Market Oracle FREE Newsletter

Trading Any Market

Global Central Banks Enter the Danger Zone

Interest-Rates / Central Banks Oct 02, 2018 - 04:32 AM GMT

By: Michael_Pento

Interest-Rates

Investors are experiencing huge moves in commodities, currencies, equities and in sovereign debt across the globe. And now the fall has arrived. Expect the volatility currently witnessed in markets to only surge.

This is because global central banks have overwhelmingly turned hawkish in a vain attempt to gradually let the air out of the massive bubbles they have spent the last decade recreating. Unfortunately, that is not the nature of asset bubbles—they don’t end with a whimper--and they are about to burst in violent fashion.


First off, our central bank hiked rates for the 8th time since December 2015 at the September FOMC meeting. While the Fed did remove the word accommodative from its policy statement, it also raised the neutral rate to 3%, from 2.9% on the Fed Funds Rate. And, most importantly, predicted it would stay above that neutral rate for two years—keeping it at the 3.4% level. It also indicated that December would be the next rate hike and that three more hikes are on the agenda for 2019.

Nevertheless, the Fed is now caught in a hydraulic press of its own making; and is completely unaware of the predicament it is in. An inflation rate of 2% has been its goal for the past decade. And now inflation, when measured by core CPI, is up 2.2% y/y and is up 2.7% y/y on the headline rate. Even though the Fed emphasizes the Personal Consumption Expenditure inflation rate rather than Consumer Price Inflation, it is still aware that inflation is rising above its target.

Therefore, its own inflation models—however irrelevant and useless they may be—are compelling the Fed to keep on raising rates. But because inflation is a lagging indicator, the Fed will keep on hiking rates until the next economic downturn is well underway. However, since asset bubbles and debt levels have never been more disconnected from reality, the next economic downturn should quickly morph into a depression rather than just a normal recession.

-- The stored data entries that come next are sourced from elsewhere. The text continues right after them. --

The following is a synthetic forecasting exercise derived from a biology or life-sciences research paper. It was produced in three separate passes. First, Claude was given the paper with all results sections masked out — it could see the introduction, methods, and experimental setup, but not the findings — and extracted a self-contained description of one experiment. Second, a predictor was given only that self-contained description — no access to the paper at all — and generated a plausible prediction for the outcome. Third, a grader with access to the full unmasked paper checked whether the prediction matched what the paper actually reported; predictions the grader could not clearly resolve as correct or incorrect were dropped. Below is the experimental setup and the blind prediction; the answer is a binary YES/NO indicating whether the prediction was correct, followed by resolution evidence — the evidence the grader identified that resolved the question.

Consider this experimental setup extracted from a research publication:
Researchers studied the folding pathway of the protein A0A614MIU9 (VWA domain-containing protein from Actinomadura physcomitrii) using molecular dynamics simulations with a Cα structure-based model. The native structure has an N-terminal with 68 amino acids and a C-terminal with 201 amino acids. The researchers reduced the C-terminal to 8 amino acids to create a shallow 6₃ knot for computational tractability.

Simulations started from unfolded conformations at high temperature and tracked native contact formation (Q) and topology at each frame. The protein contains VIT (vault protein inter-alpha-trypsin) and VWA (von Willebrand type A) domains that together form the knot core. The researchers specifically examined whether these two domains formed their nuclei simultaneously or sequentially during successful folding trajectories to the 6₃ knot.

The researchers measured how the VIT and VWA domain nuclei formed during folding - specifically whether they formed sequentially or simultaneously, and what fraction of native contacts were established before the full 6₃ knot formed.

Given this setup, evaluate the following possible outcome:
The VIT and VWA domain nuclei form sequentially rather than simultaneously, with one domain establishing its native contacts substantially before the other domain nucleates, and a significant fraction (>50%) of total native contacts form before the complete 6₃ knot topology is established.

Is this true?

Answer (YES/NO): YES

The sad truth is that the global economy has become so unstable due to a humongous level of debt (up over 40% since 2008) that there is no R*, or neutral rate for the Fed to reach. One of the fatuous goals of central banks is to place interest rates at a level that is neither stimulative to inflation or a depressant to job growth—the real interest rate where the economy is at an equilibrium. The only problem with this exercise is that the Fed has no idea what level this R* rate should be. Only a free-floating and market-based interest rate can accomplish this task. For a central bank to usurp this process is both futile and dangerous. 

But the Fed has already hiked to the point in which the global economy has started to falter. The discrepancy between U.S. interest rates and those of foreign markets has put upward pressure on the dollar and is putting debt service payments on the $11 trillion of dollar-based foreign loans under extreme pressure.

The current chaos in Emerging Markets would have started years ago if it were not for the Bank of Japan and the European Central bank’s massive ventures into money printing. The Fed’s ending of QE back in October of 2014 was merely offset by those other central banks’ purchases. Thus, delaying the deflationary impact of reverse QE.

However, the pace of global QE is crashing from a peak of $180 billion per month during 2017, to $0 by the end of this year. Also, 14 of the most important global central banks are in a rate hiking mode, while only 5 currently hold a dovish monetary policy stance. This means the gargantuan pile of $250 trillion worth of global debt, which is up $70 trillion since 2007, along with the surging level of annual deficits, to a great degree must now stand on its own. In other words, the private sector must step in to supplant government purchases or interest rates will simply skyrocket.

The amount of Publicly Traded Debt in the U.S. at the start of the Great Recession in December 2007 was $5.1 trillion dollars; and the Fed’s balance sheet totaled around $800 billion. That amount of Treasury issuance has now surged to $15.8 trillion today (not counting intra-governmental debt). And yet, the Fed's balance sheet now totals $4.2 trillion. Therefore, that $4.2 trillion worth of Fed assets—an increase of $3.4 trillion--is trying to support nearly $16 trillion of publicly traded debt--an increase of 10.7 trillion!

Not only this, but the fed is no longer buying any of our deficits, which have surged 33% y/y. And in fiscal 2019 (starting this October) will total well over $1 trillion per year. Indeed, rather than buying all of the annual deficits, as it did during the QE periods, the Fed is adding to the deficit by selling $600 billion of debt per year as part of its reverse QE process. When you add $50 billion per month of QT to the four rates hikes per annum you end up with an extremely hawkish Federal Reserve.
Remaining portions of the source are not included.